Source document:
By Bohol Island News Staff | 09:53 AM December 19, 2019

The verdict on the Maguindanao massacre case, a gruesome slaughter that killed 58 individuals, including 32 media workers will be handed down Thursday, December 19, at the Quezon City Jail Annex after a decade-long trial.
Quezon City Regional Trial Court Judge Jocelyn Solis-Reyes will read the verdict behind closed doors at Camp Bagong Diwa in Bicutan, Taguig City.
Camp Bagong Diwa has been on lockdown since yesterday — no visitors allowed for two days for everyone detained there.
On Nov. 23, 2009, 58 persons were killed, 32 of them from the media, when armed men reportedly led by then Datu Unsay mayor Datu Andal Ampatuan, Jr., flagged down the convoy of six vehicles from the camp of then vice mayor Esmael “Toto” Mangudadatu, along the highway, as they were on their way to the next town, Shariff Aguak, to file the latter’s certificate of candidacy for governor. Mangudadatu challenged the powerful Ampatuan warlord clan of Maguindanao province in Mindanao.

Source data:

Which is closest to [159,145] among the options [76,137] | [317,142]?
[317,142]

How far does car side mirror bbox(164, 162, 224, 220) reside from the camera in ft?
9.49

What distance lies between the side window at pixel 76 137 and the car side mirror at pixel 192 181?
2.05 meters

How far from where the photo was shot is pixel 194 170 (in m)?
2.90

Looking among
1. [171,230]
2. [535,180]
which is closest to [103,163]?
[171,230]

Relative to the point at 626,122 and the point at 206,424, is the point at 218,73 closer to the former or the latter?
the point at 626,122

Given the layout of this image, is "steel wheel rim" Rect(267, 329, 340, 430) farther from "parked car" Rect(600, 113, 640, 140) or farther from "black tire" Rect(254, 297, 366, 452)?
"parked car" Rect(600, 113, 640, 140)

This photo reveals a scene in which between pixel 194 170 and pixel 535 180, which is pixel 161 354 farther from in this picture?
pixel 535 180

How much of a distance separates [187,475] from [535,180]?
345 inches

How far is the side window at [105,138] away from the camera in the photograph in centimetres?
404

--

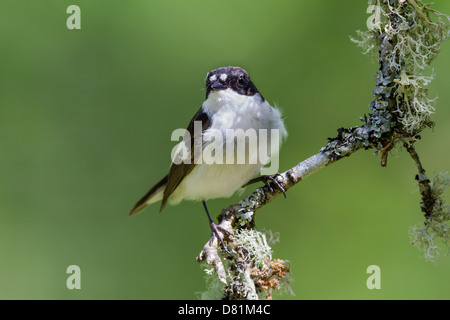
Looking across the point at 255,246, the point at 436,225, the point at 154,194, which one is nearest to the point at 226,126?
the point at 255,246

==

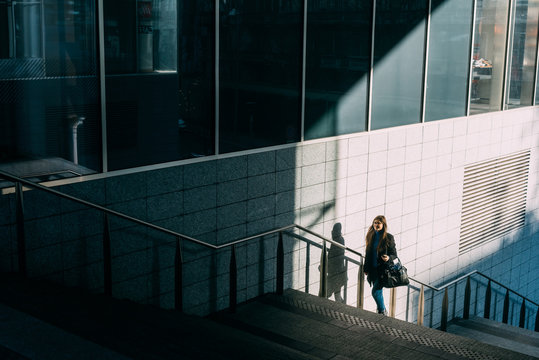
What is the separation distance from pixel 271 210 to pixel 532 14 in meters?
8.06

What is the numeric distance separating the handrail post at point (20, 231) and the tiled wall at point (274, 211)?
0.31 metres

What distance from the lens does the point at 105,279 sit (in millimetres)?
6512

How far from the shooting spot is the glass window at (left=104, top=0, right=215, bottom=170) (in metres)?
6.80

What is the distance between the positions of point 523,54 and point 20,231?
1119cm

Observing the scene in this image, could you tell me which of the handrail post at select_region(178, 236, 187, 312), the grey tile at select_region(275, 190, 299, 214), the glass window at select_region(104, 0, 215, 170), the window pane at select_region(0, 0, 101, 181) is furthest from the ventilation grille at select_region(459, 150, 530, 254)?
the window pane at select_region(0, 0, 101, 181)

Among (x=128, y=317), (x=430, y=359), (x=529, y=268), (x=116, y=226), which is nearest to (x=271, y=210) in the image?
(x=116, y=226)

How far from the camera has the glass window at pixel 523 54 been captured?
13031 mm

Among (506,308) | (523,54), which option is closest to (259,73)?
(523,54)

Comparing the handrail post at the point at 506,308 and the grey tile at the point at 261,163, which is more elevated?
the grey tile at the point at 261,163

List of tasks:
1: In the news report, who will read the verdict in the Maguindanao massacre case?
2: Using the news report, explain why the convoy was traveling to Shariff Aguak on Nov. 23, 2009.
The items are separate material and have nothing to do with the news report.

Numbered responses:
1: Quezon City Regional Trial Court Judge Jocelyn Solis-Reyes will read it.

2: The convoy came from the camp of then vice mayor Esmael "Toto" Mangudadatu. It was heading to Shariff Aguak, the next town, to file his certificate of candidacy for governor.